Updated at: 09/06/2013 4:35 PM
By JAMIE STENGLE
(AP) DALLAS - A Texas art museum announced Friday it had acquired a rarely displayed painting by John Singer Sargent that depicts Edwin Booth, the renowned 19th-century actor and brother of President Abraham Lincoln’s assassin.
The portrait from 1890 was commissioned by members of The Players, a private club for actors founded by Booth and his friends. It remained there until 2002, when it was sold to a private collector. The painting is now on its first extended public display in the main gallery at the Amon Carter Museum of American Art in Fort Worth.
In the full-length portrait by Sargent _ one of the period’s most admired portrait painters _ Booth is seen in a dark, three-piece suit in front of the grand fireplace in the club’s hallway.

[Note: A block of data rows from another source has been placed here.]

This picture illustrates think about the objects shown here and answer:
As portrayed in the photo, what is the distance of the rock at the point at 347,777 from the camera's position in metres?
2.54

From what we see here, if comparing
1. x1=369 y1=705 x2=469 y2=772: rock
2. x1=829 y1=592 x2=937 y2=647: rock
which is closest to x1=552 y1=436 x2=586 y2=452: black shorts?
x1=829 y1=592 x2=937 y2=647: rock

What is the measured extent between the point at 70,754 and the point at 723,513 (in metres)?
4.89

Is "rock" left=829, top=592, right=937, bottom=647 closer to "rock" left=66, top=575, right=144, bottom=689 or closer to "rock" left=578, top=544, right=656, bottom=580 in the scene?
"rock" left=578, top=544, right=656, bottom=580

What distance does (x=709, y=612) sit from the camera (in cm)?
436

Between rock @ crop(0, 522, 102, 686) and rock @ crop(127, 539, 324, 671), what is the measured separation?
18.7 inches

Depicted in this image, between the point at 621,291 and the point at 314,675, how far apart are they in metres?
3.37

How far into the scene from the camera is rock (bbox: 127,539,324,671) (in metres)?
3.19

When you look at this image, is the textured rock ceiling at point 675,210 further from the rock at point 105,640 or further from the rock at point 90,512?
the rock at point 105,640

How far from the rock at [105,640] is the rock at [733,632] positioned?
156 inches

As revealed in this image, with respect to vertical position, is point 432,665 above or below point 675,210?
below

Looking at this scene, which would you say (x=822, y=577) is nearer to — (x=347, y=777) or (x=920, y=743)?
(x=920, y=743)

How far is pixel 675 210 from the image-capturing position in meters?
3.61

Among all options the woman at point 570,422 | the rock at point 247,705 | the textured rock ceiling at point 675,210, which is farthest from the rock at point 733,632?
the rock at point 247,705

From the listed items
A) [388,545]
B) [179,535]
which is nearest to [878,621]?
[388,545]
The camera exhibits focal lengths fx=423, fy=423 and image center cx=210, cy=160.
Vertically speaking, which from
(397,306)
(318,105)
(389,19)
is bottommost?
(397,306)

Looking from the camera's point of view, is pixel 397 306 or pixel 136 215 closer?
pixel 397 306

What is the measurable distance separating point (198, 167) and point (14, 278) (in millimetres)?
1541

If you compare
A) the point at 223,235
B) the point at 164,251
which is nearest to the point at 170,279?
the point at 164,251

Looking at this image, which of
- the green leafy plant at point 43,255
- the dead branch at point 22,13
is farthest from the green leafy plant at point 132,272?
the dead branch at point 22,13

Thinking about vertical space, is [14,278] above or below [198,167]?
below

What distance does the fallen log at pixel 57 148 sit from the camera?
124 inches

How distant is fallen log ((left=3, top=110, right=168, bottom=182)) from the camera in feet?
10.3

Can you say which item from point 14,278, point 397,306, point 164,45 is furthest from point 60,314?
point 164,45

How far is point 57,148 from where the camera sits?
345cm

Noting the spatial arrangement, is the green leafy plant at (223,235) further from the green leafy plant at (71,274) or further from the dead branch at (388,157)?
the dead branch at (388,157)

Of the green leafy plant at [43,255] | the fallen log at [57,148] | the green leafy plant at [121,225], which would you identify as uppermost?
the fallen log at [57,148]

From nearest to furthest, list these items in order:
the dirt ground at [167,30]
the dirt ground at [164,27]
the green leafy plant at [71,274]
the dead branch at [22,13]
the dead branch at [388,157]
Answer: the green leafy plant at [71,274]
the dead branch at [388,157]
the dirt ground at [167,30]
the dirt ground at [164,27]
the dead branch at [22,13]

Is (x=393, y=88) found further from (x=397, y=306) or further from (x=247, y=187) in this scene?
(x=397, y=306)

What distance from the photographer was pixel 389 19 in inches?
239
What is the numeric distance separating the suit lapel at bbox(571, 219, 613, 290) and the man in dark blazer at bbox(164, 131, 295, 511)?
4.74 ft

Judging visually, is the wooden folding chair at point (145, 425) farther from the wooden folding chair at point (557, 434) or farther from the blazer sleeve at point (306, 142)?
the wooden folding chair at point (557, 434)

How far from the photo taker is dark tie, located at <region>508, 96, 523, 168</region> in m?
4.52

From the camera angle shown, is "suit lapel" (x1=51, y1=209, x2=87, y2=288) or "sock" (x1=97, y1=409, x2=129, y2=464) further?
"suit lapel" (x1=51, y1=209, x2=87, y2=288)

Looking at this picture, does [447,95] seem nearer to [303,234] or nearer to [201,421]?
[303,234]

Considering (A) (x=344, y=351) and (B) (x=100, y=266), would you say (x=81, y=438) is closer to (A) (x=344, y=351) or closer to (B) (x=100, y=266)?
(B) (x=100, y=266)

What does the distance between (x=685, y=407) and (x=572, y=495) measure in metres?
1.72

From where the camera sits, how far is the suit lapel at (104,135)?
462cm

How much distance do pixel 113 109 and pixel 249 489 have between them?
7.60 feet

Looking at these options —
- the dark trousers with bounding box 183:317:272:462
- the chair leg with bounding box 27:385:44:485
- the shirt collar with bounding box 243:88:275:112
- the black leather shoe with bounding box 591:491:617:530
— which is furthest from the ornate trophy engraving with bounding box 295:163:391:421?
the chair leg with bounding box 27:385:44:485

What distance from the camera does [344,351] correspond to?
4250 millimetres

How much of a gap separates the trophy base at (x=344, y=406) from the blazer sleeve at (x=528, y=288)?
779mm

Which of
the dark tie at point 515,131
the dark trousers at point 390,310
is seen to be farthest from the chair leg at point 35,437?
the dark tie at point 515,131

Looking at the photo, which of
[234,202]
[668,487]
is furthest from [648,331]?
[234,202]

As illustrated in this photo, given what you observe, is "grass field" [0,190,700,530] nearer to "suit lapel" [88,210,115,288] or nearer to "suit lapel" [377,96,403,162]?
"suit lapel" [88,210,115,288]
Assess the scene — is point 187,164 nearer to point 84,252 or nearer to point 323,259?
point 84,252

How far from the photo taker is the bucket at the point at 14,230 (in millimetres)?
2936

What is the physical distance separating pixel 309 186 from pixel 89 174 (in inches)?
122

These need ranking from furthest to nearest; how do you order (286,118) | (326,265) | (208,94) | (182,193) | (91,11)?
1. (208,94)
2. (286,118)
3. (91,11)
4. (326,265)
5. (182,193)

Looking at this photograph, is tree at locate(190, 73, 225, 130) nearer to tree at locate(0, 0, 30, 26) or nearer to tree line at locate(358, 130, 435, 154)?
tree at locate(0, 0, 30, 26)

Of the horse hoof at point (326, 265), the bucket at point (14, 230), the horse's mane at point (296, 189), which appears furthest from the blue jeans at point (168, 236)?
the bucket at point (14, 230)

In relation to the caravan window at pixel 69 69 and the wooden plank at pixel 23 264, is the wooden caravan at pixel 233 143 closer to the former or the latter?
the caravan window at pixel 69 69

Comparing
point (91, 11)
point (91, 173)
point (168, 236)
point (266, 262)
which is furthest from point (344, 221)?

Museum officials said it was purchased for about $5 million.
The painting is alluring because it was commissioned during the peak of Sargent’s career and because of its subject, a noted Shakespearean actor and brother of John Wilkes Booth, who assassinated Lincoln in 1865, said Andrew J. Walker, director of the Amon Carter.
"There’s this wonderful sense of layered history in the subject matter," said Walker, who noted that the portrait is "perhaps the most important acquisition the museum has made in the last 20 years."
Sargent captures the seriousness for which Edwin Booth was known as an actor, said Erica Hirshler, a curator of American paintings at the Museum of Fine Art, Boston. She said the painting was significant and a "great acquisition" for the Amon Carter.
"One thing I like about this one is Booth’s intensity is very quiet and it’s sort of echoed by the fact that there are embers in the fireplace behind him. The setting sort of enhances the mood of the painting," Hirshler said. "I like the combination of capturing a public figure in a private moment."
The painting has only gone on public display twice before: for about a month in 1926 at Sargent’s memorial exhibition at the Metropolitan Museum of Art in New York, and from late November 2003 to late February 2004 at the Museum of Fine Arts, Boston.
The Amon Carter was established by the will of Texas newspaper publisher, philanthropist and art collector Amon G. Carter. The museum opened in 1961, six years after Carter’s death.
The Booth portrait joins another Sargent in the museum’s collection, an 1888 portrait of Alice Vanderbilt Shepard.